This is the holy grail of P2P. There really is no magic solution - there is no way that a node can detect other nodes without having a well-known point to act as a link (well, you can do this on a local network using broadcast transmission, but not on the Internet) P2P files tend to work because well-known websites distribute โstarting pointsโ for discovery, and then further discovery (I would expect) may come from letting the nodes know about other nodes that they know about.
A good place to start your research would be Distributed Hash Tables .
As for security, this topic will be in the literature somewhere, I have to think - again I would recommend Wikipedia. Nonspecific solutions are trivial: if you cannot communicate with the IP / port, do not save it in your list, and if node regularly provides non-existent pointers, consider prioritizing or removing it entirely from your list.

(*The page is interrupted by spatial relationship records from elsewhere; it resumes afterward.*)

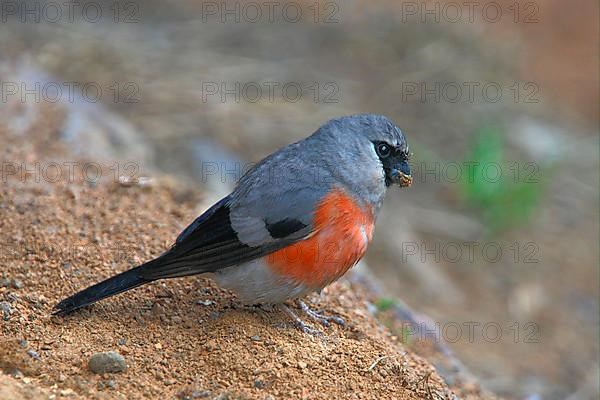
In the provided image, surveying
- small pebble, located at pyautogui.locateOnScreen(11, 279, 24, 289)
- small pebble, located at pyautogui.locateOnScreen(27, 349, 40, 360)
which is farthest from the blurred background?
small pebble, located at pyautogui.locateOnScreen(27, 349, 40, 360)

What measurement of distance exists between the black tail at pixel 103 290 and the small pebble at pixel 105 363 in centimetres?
50

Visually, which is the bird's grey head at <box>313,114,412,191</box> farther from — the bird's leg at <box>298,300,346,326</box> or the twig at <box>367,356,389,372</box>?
the twig at <box>367,356,389,372</box>

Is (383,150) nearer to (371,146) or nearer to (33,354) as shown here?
(371,146)

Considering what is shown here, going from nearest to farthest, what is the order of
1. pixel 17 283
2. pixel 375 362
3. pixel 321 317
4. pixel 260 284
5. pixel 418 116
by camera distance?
pixel 375 362 < pixel 260 284 < pixel 17 283 < pixel 321 317 < pixel 418 116

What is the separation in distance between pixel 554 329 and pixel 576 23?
6.18m

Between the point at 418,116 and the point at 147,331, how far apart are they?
6.06 meters

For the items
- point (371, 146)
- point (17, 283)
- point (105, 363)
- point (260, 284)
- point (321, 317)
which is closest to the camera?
point (105, 363)

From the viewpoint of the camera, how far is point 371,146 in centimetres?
538

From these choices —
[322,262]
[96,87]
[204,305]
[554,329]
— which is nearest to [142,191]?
[204,305]

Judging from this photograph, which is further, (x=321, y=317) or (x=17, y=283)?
(x=321, y=317)

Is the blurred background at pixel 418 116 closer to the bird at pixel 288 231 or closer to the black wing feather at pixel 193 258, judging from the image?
the bird at pixel 288 231

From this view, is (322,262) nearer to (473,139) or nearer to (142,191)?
(142,191)

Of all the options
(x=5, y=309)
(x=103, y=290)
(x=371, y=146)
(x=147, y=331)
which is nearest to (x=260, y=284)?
(x=147, y=331)

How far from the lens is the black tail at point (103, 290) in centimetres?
480
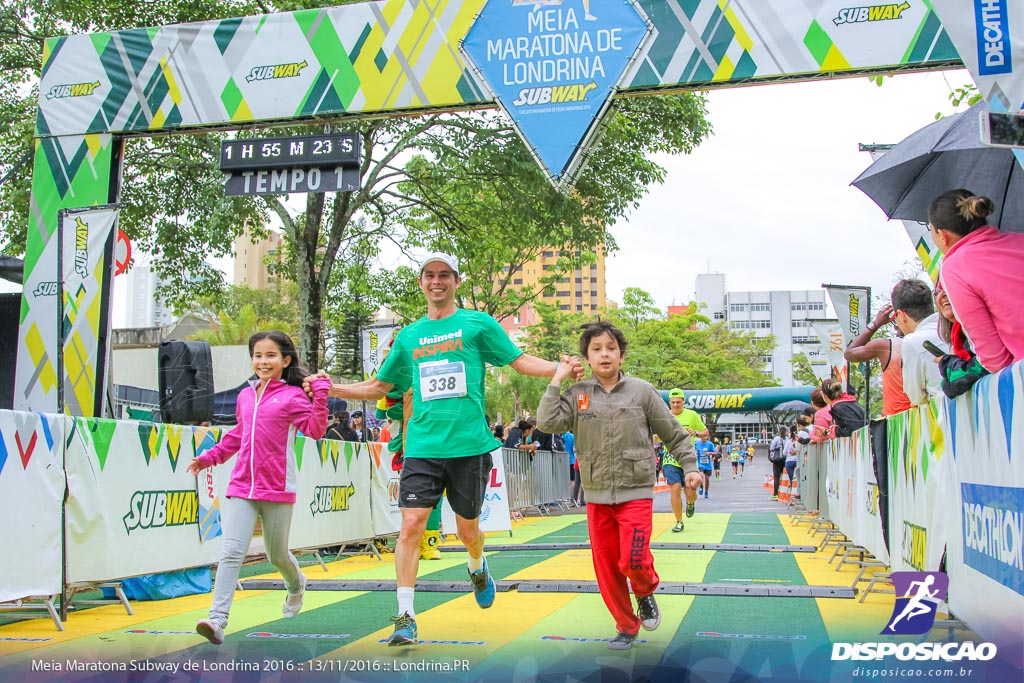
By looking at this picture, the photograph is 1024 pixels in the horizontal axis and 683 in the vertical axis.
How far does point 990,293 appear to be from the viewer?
410 cm

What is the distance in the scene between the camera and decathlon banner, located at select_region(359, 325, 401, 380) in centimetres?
1537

For evil sites, it depends on your use case, but let them say that you are doing file sharing. If you are requesting a file section, check with a few nodes what the hash of the file should be, and then request the hash. If an evil node gives you a piece that has a different hash, you can again de-prioritize or forget that node.
Distributed processing systems work somewhat differently: they tend to ask several unconnected nodes to do the same job, and then they use a voting system (possibly using hashing again) to determine if evil is available. If the node provides consistently bad results, the administrator contacts or the IP address is removed from the list of known nodes.